After some good feedback over the past couple of weeks about the weekly stock analysis posts that I have been doing every Wednesday, I have decided to alter the format to be a bit easier to read. As you may or may not know, I use the Stock Selection Guide Software from the CSA to do my analysis. It is loosely based off off the investing methodology introduced by the NAIC some time ago. As such, I am going to provide links to the sheets that I create using the software which will show the numbers that I run. To be thorough, I will also include my comments and additional analysis that I have completed in the course of my research. This should give my readers a clear picture of my stance on the particular stock. Of course this is, and will always be, my own analysis and not intended to be a suggestion to buy the stock. Here is the analysis of the first stock I am doing in this format – Imperial Oil.
Imperial Oil Limited is a Canada-based integrated oil company. It is active in all phases of the petroleum industry in Canada, including the exploration for, and production and sale of, crude oil and natural gas. It is producer of crude oil, natural gas liquids and natural gas, and a refiner and marketer of petroleum products. It is also supplier of petrochemicals. The Company’s operations are conducted through three main segments: natural resources (upstream), petroleum products (downstream) and chemicals.
Revenue and EPS Graph
IMO’s Revenue growth has been very choppy over the past 10 years and has declined significantly in the past 2 years, continuing on this year with the past 3 quarters showing a decrease of 3.6%. This is concerning given the unprecedented growth the oil and gas industry has seen in the past few years. I have had to be conservative in my revenue growth estimate for IMO given this relatively poor performance. I have estimated revenue growth at 5% which means that revenues in 2011 are projected at $29,649 (m).
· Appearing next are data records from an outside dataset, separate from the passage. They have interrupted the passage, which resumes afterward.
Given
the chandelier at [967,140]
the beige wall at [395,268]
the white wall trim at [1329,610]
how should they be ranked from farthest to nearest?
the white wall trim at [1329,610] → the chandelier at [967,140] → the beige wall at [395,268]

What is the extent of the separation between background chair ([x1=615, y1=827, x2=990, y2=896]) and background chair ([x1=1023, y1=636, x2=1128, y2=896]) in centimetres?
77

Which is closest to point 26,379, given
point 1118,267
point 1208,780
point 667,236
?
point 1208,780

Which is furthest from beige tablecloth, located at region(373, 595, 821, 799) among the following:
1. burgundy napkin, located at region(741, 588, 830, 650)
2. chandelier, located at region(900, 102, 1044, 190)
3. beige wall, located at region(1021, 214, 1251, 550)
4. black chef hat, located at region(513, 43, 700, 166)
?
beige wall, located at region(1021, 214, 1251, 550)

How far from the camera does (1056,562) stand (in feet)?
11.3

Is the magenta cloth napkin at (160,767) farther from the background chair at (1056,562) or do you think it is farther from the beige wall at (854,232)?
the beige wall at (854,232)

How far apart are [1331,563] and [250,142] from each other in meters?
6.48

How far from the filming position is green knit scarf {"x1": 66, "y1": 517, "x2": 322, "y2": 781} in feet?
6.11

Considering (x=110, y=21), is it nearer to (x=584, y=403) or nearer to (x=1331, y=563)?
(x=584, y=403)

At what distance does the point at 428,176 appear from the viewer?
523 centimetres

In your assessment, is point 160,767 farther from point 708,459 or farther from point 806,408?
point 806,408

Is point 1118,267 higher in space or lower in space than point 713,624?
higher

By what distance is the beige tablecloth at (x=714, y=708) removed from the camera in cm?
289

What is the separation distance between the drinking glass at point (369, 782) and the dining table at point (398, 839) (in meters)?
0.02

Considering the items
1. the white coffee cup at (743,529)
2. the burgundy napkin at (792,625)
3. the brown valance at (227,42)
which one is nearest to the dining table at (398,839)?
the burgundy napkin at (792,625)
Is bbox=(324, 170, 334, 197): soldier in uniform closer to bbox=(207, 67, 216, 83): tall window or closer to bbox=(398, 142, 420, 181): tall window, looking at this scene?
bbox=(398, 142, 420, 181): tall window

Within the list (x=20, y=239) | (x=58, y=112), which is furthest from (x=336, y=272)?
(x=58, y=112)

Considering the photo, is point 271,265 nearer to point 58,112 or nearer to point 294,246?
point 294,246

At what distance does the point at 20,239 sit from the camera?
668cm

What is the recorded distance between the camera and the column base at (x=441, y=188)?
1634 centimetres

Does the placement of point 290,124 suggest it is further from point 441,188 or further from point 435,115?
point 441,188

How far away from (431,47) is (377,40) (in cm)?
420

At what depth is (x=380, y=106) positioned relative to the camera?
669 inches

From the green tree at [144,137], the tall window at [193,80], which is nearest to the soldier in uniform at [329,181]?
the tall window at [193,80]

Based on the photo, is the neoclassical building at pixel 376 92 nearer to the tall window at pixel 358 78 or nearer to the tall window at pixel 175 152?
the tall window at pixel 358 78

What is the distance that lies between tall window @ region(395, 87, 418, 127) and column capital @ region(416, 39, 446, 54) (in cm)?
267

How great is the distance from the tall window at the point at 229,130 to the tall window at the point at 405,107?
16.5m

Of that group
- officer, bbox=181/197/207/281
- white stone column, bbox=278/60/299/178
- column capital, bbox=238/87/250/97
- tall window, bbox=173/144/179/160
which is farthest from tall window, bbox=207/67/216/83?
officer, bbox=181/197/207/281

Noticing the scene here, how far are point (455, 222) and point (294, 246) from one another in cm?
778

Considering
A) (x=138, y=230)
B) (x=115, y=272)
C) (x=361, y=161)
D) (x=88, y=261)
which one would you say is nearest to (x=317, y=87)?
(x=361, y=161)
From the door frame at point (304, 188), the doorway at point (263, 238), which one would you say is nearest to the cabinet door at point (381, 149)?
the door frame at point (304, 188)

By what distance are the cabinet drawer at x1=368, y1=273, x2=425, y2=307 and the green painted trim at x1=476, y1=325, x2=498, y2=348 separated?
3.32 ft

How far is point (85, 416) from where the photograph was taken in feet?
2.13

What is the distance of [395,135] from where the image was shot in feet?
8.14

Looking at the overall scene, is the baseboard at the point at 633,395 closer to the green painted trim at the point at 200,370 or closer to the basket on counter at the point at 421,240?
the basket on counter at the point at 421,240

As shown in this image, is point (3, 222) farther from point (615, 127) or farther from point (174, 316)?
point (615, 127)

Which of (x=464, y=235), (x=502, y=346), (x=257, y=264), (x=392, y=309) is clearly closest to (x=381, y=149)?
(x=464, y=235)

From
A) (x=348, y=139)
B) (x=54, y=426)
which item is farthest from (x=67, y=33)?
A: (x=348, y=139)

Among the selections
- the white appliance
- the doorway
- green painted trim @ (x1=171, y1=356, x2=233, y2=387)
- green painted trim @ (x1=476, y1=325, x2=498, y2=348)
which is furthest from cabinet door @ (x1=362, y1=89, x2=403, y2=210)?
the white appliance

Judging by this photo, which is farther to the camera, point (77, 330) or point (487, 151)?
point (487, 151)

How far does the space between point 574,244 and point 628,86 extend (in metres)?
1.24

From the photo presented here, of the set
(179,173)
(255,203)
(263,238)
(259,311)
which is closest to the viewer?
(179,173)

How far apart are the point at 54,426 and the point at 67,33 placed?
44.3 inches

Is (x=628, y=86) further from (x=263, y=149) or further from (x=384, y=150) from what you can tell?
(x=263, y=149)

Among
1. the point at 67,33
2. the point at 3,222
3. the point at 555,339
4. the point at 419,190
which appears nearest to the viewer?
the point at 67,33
The earnings picture is a much more favorable, especially since 2002. Growth during this period was 26.9%. If it were not for the period from 1997 to 1999, the earnings picture would be spectacular. However, given the large number of investment choices in the oil and gas industry, I feel it is necessary to be quite strict in my criteria for constant earnings growth. In addition, I have difficulty with the concept of projecting earnings to grow at a faster rate than revenues. This fundamentally feels wrong. As such, I am estimating IMO to grow earnings at a rate of 5% over the next 5 years. My projected earnings per share amount in 2011 is $3.97.
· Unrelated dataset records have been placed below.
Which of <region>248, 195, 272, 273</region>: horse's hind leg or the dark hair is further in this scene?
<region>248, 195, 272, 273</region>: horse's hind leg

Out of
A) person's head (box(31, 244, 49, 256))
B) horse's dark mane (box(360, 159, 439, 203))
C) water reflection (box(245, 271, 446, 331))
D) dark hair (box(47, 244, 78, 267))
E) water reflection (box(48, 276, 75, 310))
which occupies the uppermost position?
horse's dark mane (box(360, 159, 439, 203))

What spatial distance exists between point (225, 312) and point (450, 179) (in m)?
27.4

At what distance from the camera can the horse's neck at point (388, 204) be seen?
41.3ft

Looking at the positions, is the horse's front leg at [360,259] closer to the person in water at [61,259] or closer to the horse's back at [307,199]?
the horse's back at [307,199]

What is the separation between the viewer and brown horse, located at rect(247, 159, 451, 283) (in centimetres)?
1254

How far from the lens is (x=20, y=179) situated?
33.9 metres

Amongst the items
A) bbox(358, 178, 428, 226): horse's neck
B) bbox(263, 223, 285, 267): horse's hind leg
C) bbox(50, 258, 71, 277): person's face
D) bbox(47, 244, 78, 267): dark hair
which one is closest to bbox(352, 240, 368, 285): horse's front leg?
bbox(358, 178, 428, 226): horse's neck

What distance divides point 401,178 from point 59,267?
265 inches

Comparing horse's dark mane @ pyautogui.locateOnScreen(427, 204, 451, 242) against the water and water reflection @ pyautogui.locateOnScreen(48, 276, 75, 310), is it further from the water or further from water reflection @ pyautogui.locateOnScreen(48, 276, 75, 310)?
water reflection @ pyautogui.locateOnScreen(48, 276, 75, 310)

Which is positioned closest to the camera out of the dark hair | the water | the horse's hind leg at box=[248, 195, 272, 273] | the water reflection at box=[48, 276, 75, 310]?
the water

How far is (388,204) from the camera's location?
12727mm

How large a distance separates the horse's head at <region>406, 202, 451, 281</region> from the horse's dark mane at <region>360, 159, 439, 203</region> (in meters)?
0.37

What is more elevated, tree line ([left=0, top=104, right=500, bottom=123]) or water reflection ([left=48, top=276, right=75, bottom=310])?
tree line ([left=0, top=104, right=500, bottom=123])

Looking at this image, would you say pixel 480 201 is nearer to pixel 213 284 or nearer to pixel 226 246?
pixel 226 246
Dividend growth has been consistent over the past 10 years. I view this as a positive sign as my focus is on stocks that consistently increase their dividends.
The current dividend yield of 0.69% is low compared to its 10 year historical average dividend yield of 2.0%. I want current yield to be higher than the 10 year average. In addition, the yield for IMO is significantly lower than the yield on the S&P 500 Index, which is currently at 2.00%. It would be more prudent to simply buy the index and get a higher yield than invest in IMO on its own.
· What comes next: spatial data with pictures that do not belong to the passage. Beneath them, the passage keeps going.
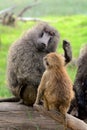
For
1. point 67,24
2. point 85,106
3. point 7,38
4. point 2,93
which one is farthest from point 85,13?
point 85,106

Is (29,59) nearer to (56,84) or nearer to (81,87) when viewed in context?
Result: (81,87)

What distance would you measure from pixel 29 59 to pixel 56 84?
114cm

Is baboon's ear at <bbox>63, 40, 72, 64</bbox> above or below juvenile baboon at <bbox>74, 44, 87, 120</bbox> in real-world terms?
above

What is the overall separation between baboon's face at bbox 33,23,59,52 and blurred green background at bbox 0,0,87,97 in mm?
2901

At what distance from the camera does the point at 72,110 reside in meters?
7.66

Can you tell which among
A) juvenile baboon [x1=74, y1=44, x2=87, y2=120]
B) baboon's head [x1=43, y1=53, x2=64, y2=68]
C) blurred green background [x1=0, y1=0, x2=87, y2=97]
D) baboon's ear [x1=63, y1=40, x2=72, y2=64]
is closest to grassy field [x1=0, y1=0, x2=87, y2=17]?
blurred green background [x1=0, y1=0, x2=87, y2=97]

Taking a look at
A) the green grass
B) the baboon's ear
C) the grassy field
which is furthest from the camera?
the grassy field

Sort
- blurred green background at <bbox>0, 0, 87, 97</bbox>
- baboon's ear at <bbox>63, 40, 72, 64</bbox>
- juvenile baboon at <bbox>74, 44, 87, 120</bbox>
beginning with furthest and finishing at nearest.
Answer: blurred green background at <bbox>0, 0, 87, 97</bbox> → juvenile baboon at <bbox>74, 44, 87, 120</bbox> → baboon's ear at <bbox>63, 40, 72, 64</bbox>

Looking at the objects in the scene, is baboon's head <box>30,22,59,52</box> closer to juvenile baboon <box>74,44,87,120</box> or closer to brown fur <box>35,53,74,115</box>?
juvenile baboon <box>74,44,87,120</box>

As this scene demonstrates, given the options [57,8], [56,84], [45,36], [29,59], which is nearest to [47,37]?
[45,36]

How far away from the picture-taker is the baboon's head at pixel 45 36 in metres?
7.31

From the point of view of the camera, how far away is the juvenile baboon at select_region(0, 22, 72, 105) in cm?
716

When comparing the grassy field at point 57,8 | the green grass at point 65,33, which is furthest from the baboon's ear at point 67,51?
the grassy field at point 57,8

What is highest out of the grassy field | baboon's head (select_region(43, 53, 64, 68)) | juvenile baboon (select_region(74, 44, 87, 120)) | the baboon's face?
the grassy field
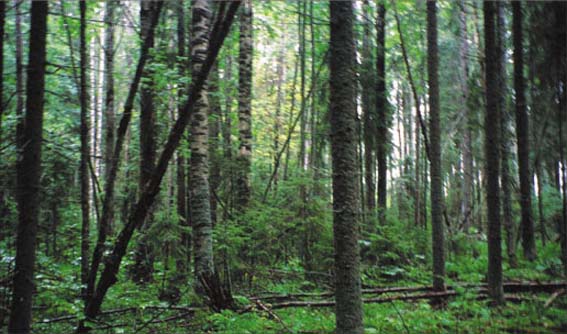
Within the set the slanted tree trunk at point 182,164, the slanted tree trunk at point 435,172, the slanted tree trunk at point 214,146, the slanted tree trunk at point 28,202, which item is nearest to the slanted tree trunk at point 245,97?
the slanted tree trunk at point 214,146

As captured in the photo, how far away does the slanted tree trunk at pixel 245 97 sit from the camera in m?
11.6

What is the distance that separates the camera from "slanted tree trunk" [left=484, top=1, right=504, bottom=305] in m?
6.76

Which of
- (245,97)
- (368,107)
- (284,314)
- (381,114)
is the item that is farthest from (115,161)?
(381,114)

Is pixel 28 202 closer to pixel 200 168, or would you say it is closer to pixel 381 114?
pixel 200 168

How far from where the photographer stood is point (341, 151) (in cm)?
483

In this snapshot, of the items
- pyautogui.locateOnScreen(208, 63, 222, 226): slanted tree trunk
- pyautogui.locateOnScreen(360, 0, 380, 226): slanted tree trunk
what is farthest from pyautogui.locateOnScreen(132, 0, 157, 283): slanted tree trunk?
pyautogui.locateOnScreen(360, 0, 380, 226): slanted tree trunk

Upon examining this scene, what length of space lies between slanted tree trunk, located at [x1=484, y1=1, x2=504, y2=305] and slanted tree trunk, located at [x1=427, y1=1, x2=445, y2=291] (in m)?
1.20

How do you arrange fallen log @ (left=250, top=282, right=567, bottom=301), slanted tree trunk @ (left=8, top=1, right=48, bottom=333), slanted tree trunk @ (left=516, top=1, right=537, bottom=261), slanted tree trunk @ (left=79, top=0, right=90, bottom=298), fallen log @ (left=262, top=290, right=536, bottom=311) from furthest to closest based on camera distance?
slanted tree trunk @ (left=516, top=1, right=537, bottom=261) → fallen log @ (left=250, top=282, right=567, bottom=301) → fallen log @ (left=262, top=290, right=536, bottom=311) → slanted tree trunk @ (left=79, top=0, right=90, bottom=298) → slanted tree trunk @ (left=8, top=1, right=48, bottom=333)

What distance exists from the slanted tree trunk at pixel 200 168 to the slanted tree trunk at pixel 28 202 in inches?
133

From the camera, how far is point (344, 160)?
4805 millimetres

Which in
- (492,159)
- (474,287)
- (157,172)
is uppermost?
(492,159)

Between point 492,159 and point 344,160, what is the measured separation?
3.31 m

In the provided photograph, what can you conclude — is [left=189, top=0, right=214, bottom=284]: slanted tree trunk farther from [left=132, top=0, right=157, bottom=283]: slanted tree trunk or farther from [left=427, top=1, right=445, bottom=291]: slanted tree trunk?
[left=427, top=1, right=445, bottom=291]: slanted tree trunk

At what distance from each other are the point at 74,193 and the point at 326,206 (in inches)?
273
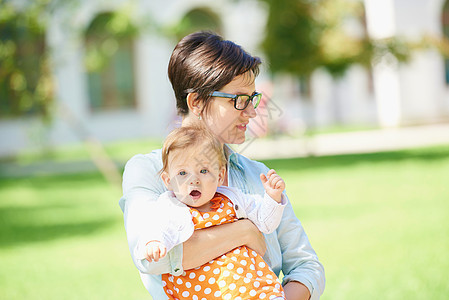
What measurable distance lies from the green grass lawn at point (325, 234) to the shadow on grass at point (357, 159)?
0.55 meters

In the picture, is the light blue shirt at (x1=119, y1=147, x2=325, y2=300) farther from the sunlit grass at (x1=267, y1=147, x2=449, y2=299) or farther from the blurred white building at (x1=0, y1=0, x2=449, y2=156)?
the blurred white building at (x1=0, y1=0, x2=449, y2=156)

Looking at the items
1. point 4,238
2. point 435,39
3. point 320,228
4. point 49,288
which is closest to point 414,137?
point 435,39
The stock selection guide allows an investor to come up with a valuation range for the stock based on historical prices, dividend returns, historical share price returns, and risk. It does this through formula that determines an upside and downside price (return / risk) for the stock. My inputs for the stock are as follows:
Revenue Growth Rate: 5%
EPS Growth Rate: 5%
Projected Upside P/E: 17.0
Dividend Return: 2.0%
Provision for a decline in the current stock price: 20%
Based on these inputs and the analysis completed by the software, my buy zone for the stock is $41.64 to $49.84. Given the current share price of $51.27 on November 21, 2007, I do not consider IMO to be a buy.
Disclosure: The Dividend Guy does not own shares in IMO. This is my analysis of the stock and is not investment advice. Do your own research.